One of the things that make Federico Durand such a
fascinating artist working within the ambient and experimental genres is just
how diverse he is as a performer. You can hear this diversity implemented from
album to album—whether it is something released as part of a collaboration with
another artist, or one of his solo outputs; nothing ever really sounds the
same, but they all have that familiarity to them that let you know it’s a
product of Durand’s work.
Durand’s latest release—and only effort released in 2018,
and a title that literally translates to the kind of music he makes (Little Melodies)—finds him showcasing
that diversity within one place.
Assembled in tandem with a book of photographs and released
via the prestigious IIKKI label, Pequeñas
Melodías is a short batch of compositions that you wish would never end.
The finds Durand stretching his abilities as a performer and really shifting
sonic tonalities from piece to piece, and it really hits its stride within the
middle section. “Los Juguetes De Minka Podhájská,” “Racimos De Luz,” and “Anís”
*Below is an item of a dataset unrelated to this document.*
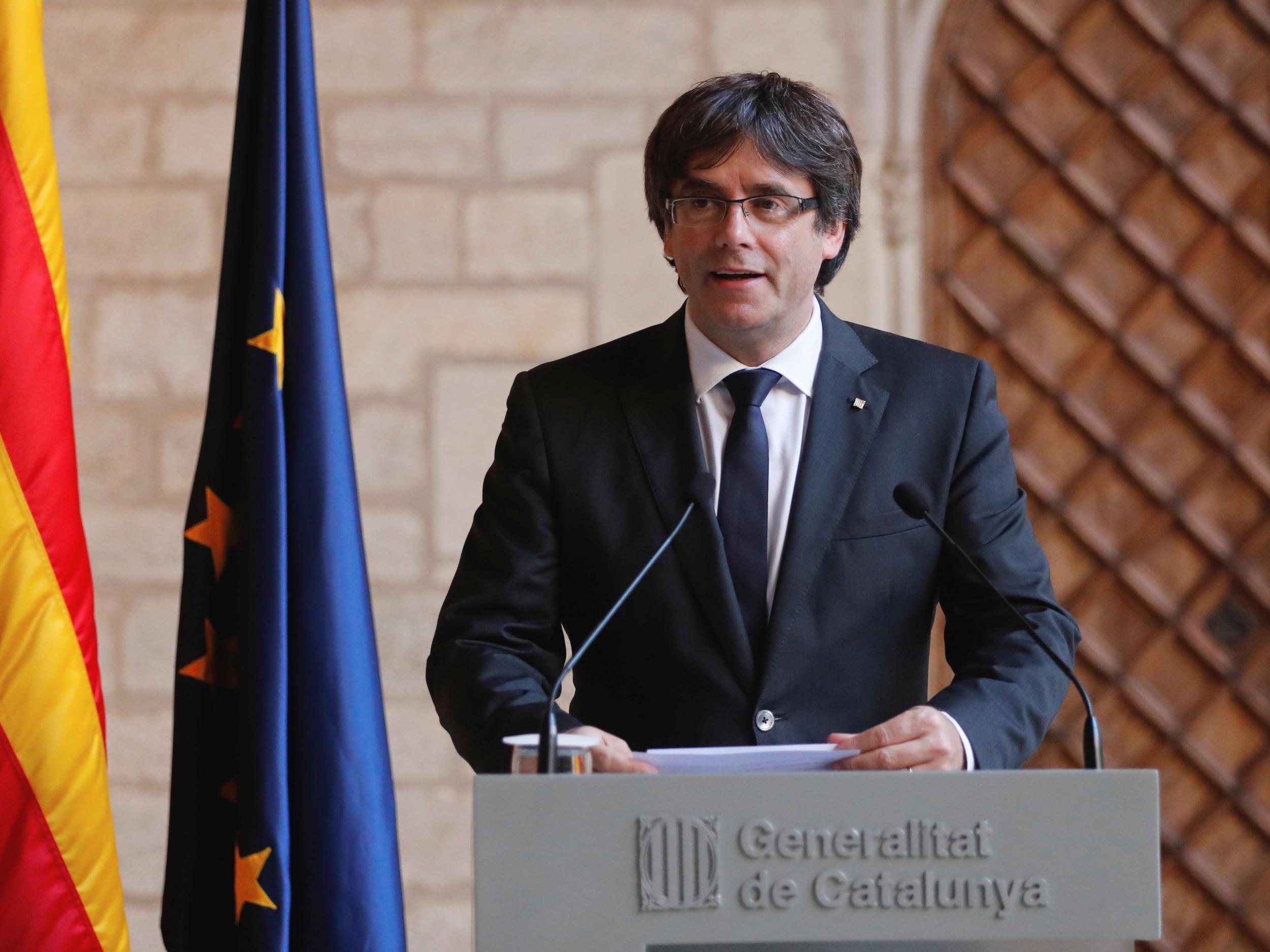 Katalonya Özerk Yönetimi lideri Carles Puigdemont Belçika'ya gitti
is a pitch perfect three track run, effortlessly spanning across Durand’s
palate of sounds, including a hypnotic, decaying, slightly manipulated guitar
loop; sustained, emotionally evocative, and alternating synthesizer tones; and
melancholic, yet hopeful, glistening, rippled tones, casting a warm, Instagram
worthy sunset on everything it touches.
From the pummeling second it opens, all the way through to
its final, swooning moments, On Dark
Horses is an album that never relents. A short collection of eight songs
(seriously, what was with really short albums in 2018?) Rundle finds a way to
blend a torrent of roaring, distorted guitars alongside an overall foreboding
nature, and still manages to write moments that have gigantic hooks—in some
cases, like on the album’s opening track, “Fever Dream,” the refrain of the
song absolutely soars. In other cases, like “Darkhorse,” the song’s refrain,
while peppered with a tangible darkness, still manages to be infectious.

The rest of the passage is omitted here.